9. Carbon sequestration potential in agroforestry system in India: an analysis for carbon project

• Authors:
  • Sharma,R.
  • Chauhan,S. K.
  • Tripathi,A. M.
• Source: Agroforestry Systems
• Volume: 90
• Issue: 4
• Year: 2015
• Summary: India is a large developing country with more than seventy per cent population earning their livelihood from diverse land use activities. Changing climate is a worry for the nation but the country cannot afford to slow down the developing/developmental activities. Landuse activities in irrigated agro-ecosystems have started shifting from traditional agriculture to smart agriculture to meet the country’s food requirements and secure livelihood security. But this shift has been achieved at the cost of natural resources and degradation of environment. Realizing the benefits of climate smart agriculture in the changing scenario, farmers are adapting slowly to it but appropriate details of climate vulnerability and package of climate smart agriculture including tree-crop interaction are very limited for adoption. It is important to assess the strengths and weaknesses of carbon sequestration (CS) projects with respect to their practical potential rather than biophysical potential for registration under clean development mechanism for additional income. There is a need to address the technical, economic, legal and social issues of the adopters because they have to lock their land for long time for CS projects, therefore confidence building measures are essentially required to make them aware/motivate for adoption of trees on their farms for mitigation of greenhouse gases (GHGs) and adaptation against changing climate.
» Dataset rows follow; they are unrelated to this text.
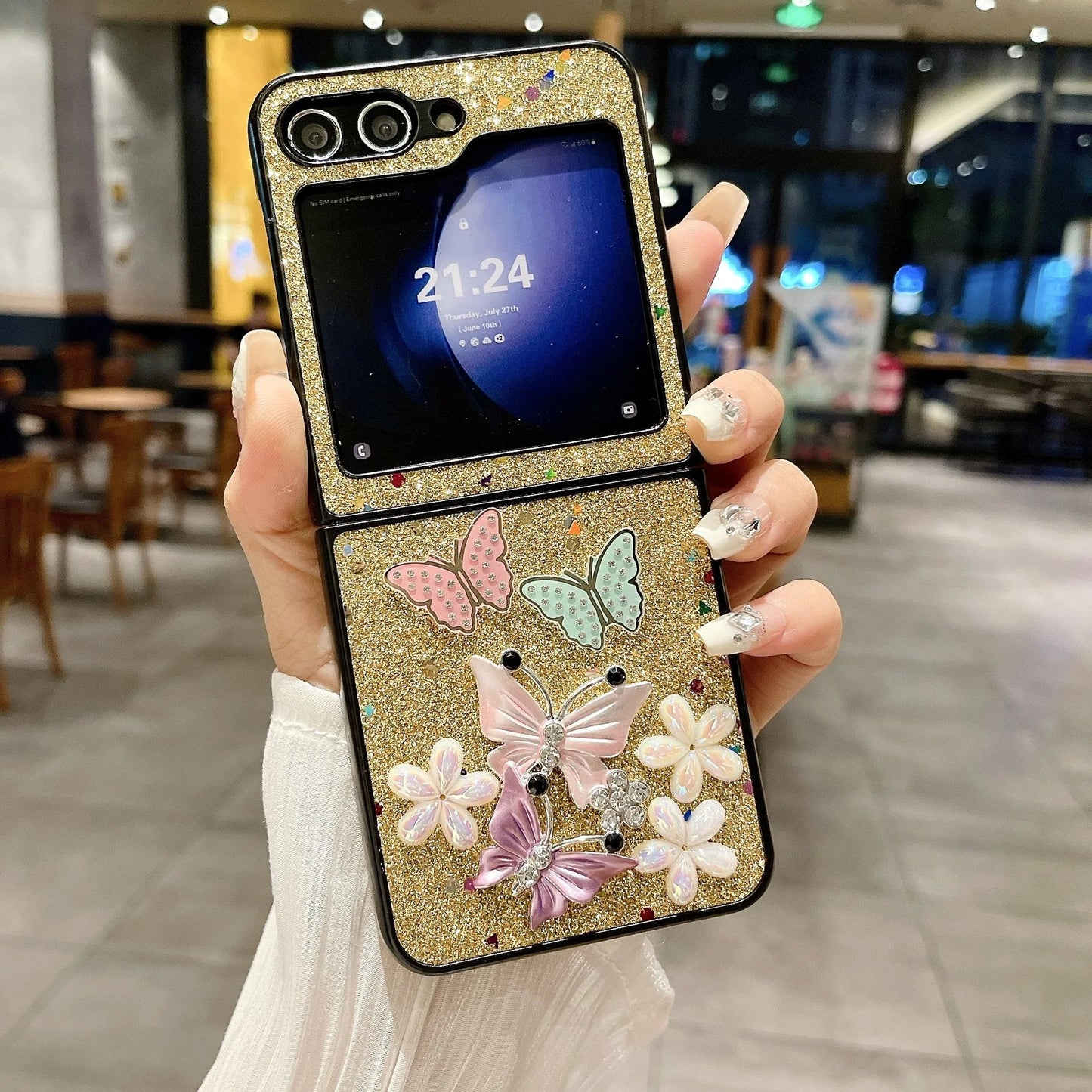 Stylish Sparkling Butterflies Case - Samsung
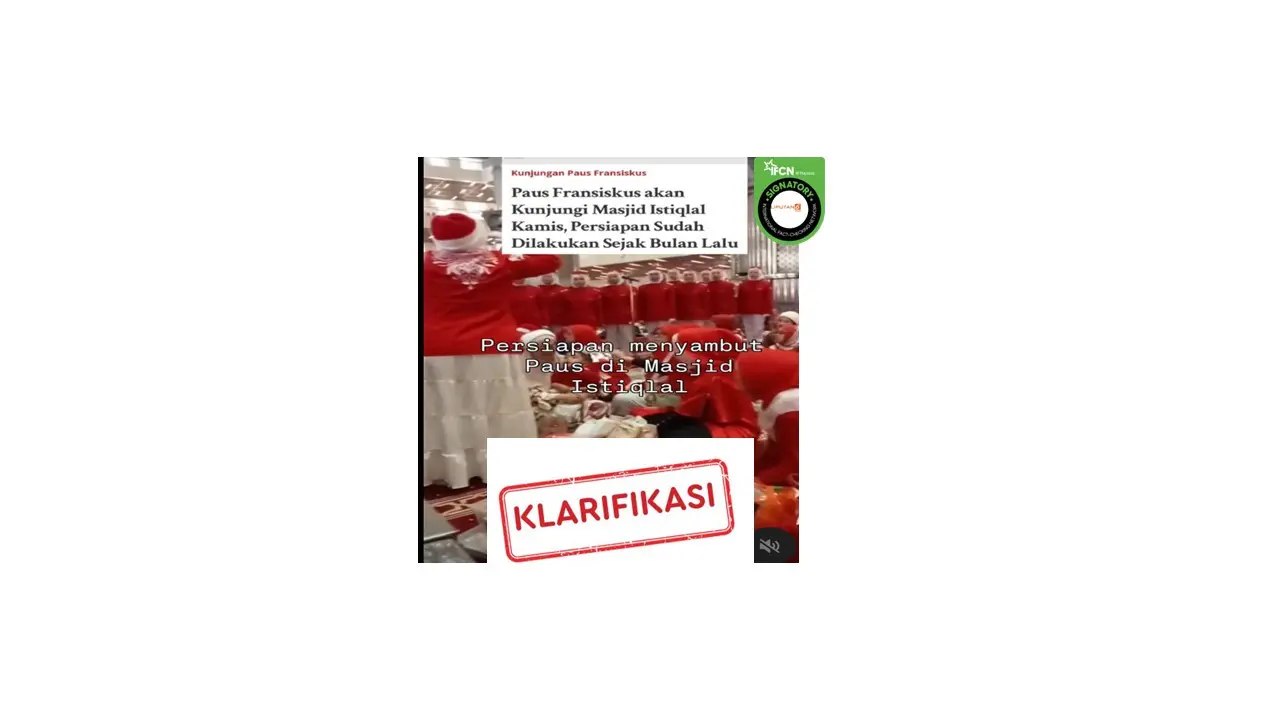 Cek fakta video persiapan menyambut Paus Fransiskus di Masjid Istiqlal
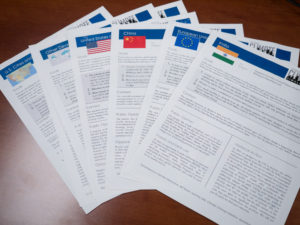 Handouts for each group of delegates lay out historical context and policy positions. Photo by Nathan Jandl.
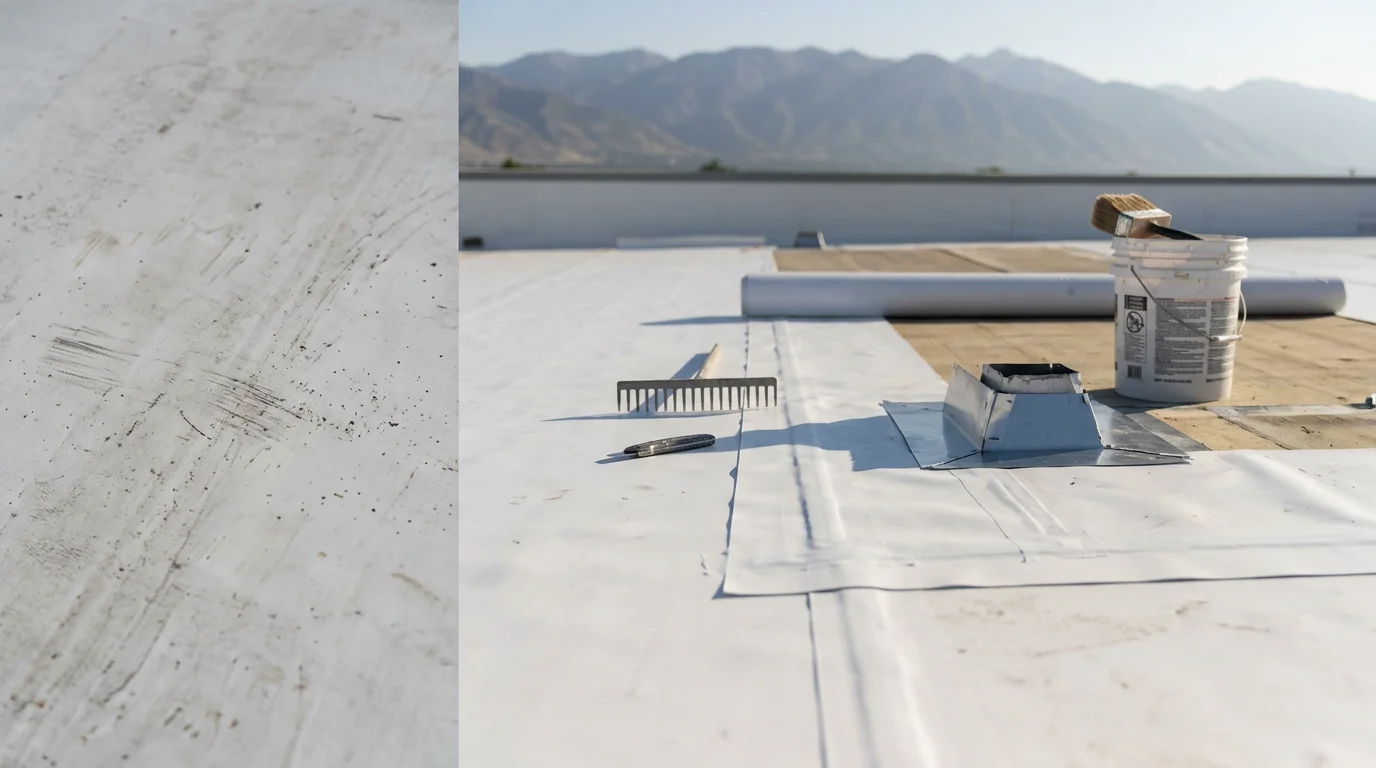 A completed commercial flat roof replacement on a large commercial building along the Wasatch Front in Utah, showing a clean membrane surface with properly sealed HVAC curbs and drainage points. The building sits against a backdrop of the Wasatch Mountains under a clear Utah sky.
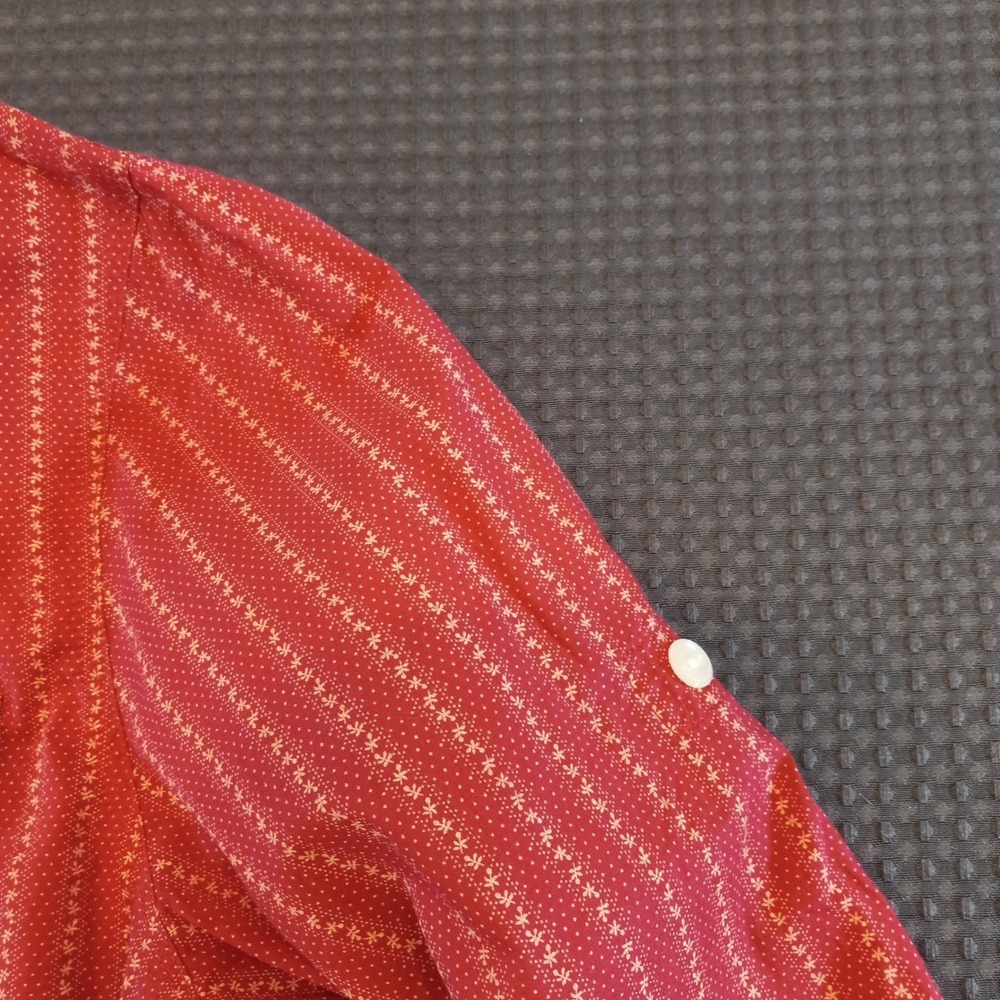 Ralph Lauren Sz L 10 12 Red Polka Dot Calico Vintage Country Blouse Shirt Top - Picture 6 of 6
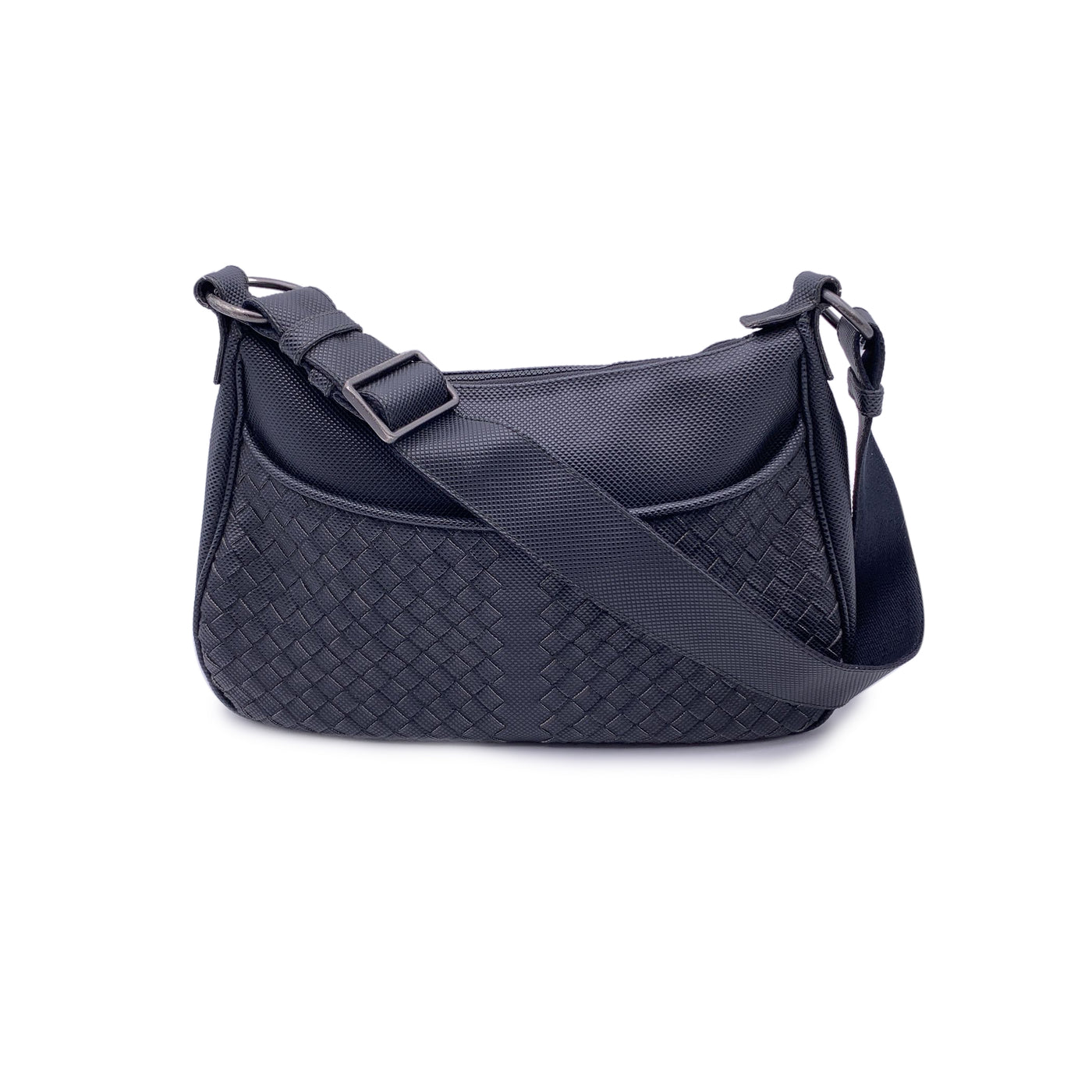 Bottega Veneta Black Intrecciato Canvas Shoulder Bag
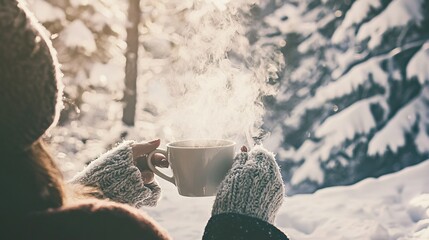   A person sipping hot chocolate in a snowy forest surrounded by tall trees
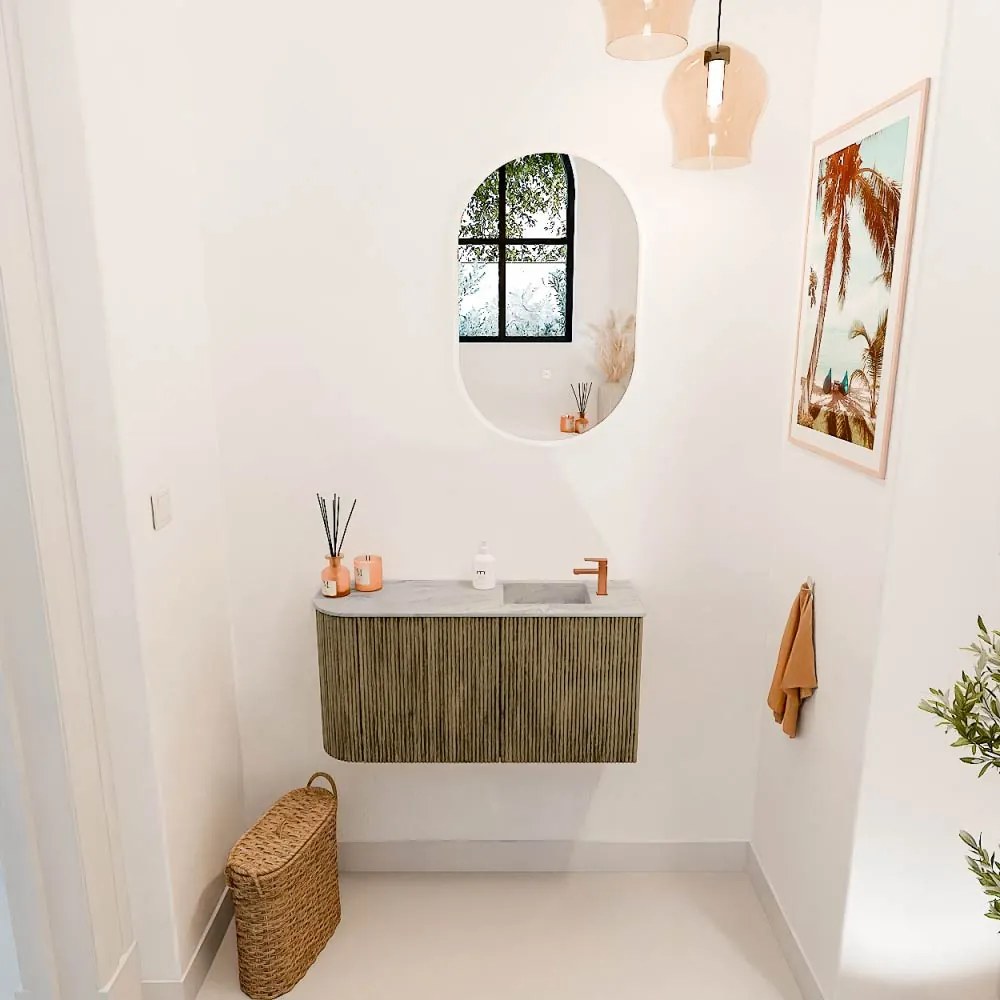 Mondiaz Joya DLux 80cm toiletmeubel ronding links dusk met wastafel faye rechts 1 kraangat glace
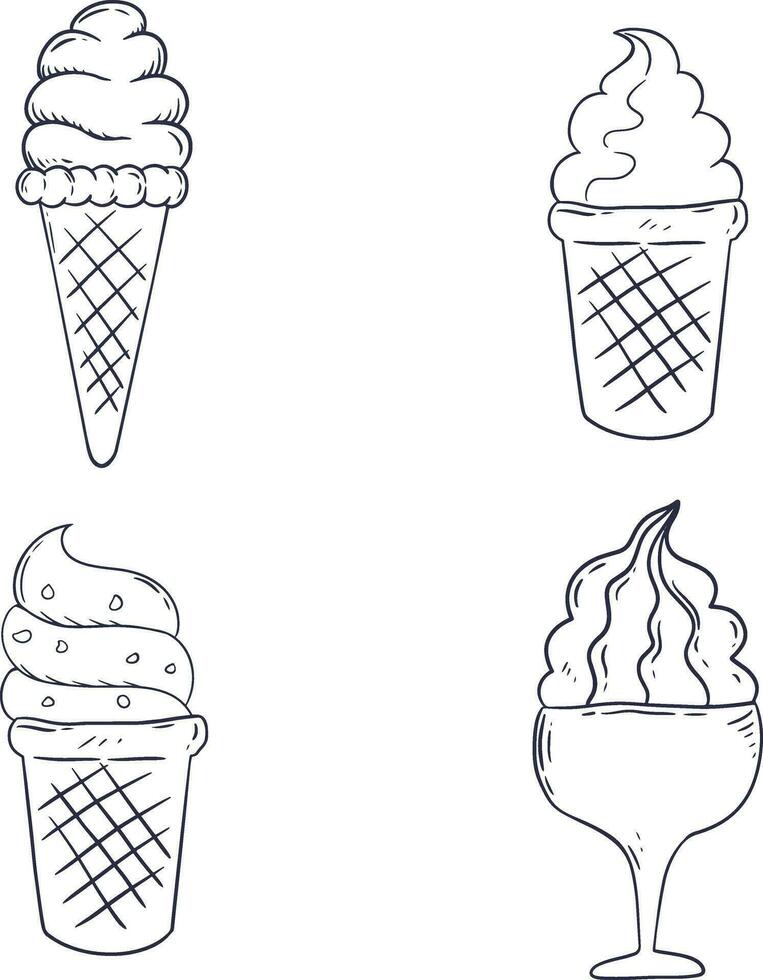 Ice Cream Yummy With Flat Design. Vector Illustration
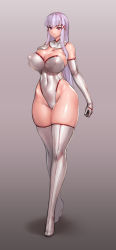 Rule 34 | 1girl, boots, breasts, bursting breasts, cleavage, covered erect nipples, covered navel, elbow gloves, enjou sakuya, gloves, high heel boots, high heels, highleg, highleg leotard, huge breasts, leotard, looking at viewer, original, pink eyes, purple hair, rindou (radical dream), shiny clothes, skin tight, solo, thick thighs, thigh boots, thighhighs, thighs, thong leotard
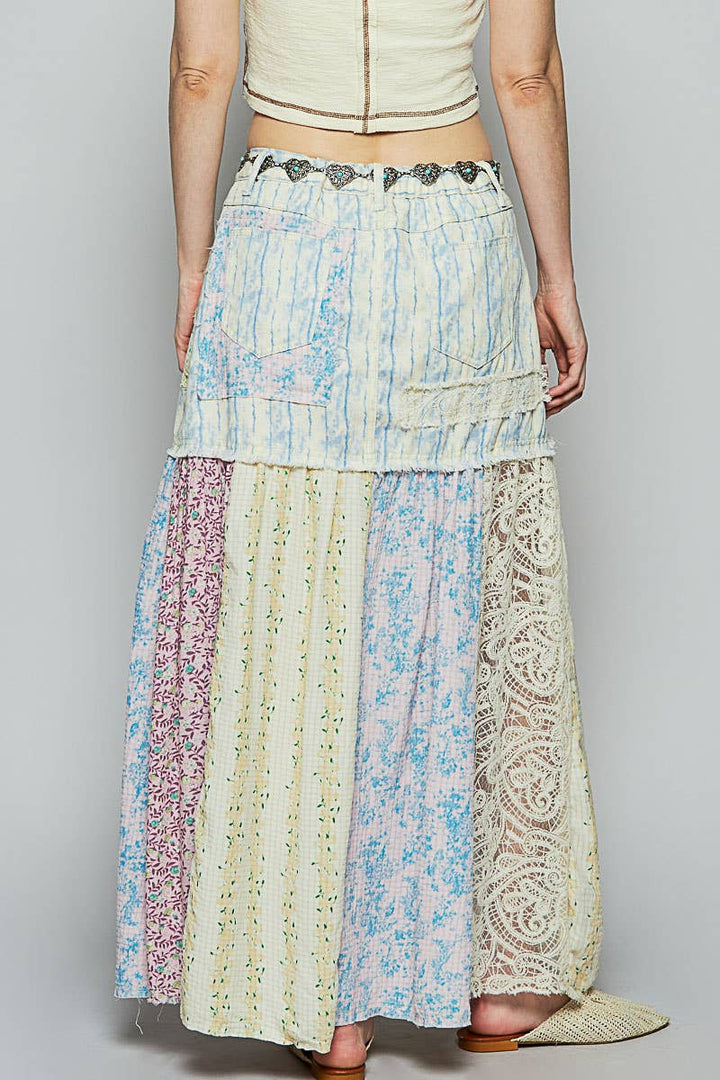 Woven floral print mixed skirt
However, the potential of agroforestry (AF) systems has not been reflected in registration of CS projects due to lack of best practices in AF, procedures and methodologies for carbon accounting, etc., which requires thorough review to develop appropriate models for payments of environmental benefits. Poplar based AF has been considered here as an example to understand the process of accounting CS and its practical applicability for environmental payments. © 2015 Springer Science+Business Media Dordrecht

10. Agricultural and agro-industrial residues-to-energy: techno-economic and environmental assessment in Brazil

• Authors:
  • Rathmann, R.
  • Soria, R.
  • Portugal-Pereira, J.
  • Schaeffer, R.
  • Szklo, A.
• Source: Article
• Volume: 81
• Year: 2015
• Summary: This study aims to quantify the environmentally sustainable and economically feasible potentials of agricultural and agro-industrial residues to generate electricity via direct combustion in centralised power plants in Brazil. Further, the energy savings and greenhouse gas (GHG) reduction potential of replacing natural gas-based electricity by bioenergy have been assessed. To this end, a methodology has been developed based on an integrated evaluation, incorporating statistical and geographical information system (GIS)-based analysis, and a life-cycle-assessment approach. Results reveal that the environmentally sustainable generation potential is nearly 141 TWh/year, mainly concentrated in the South, Southeast, and Midwest regions of the country. Sugarcane, soybean and maize crop residues are the major feedstocks for available bioenergy. On the other hand, the economic potential is far lower, accounting to 39 TWh/year. The total GHG mitigation is nearly 18 million tonne CO 2e and could reach 64 million tonne CO 2e yearly, if the technical potential is considered. The gap between technical and economic potentials implies that constraints to bioenergy are not related to a lack of resources, but rather associated to economic, logistical, regulatory and political barriers.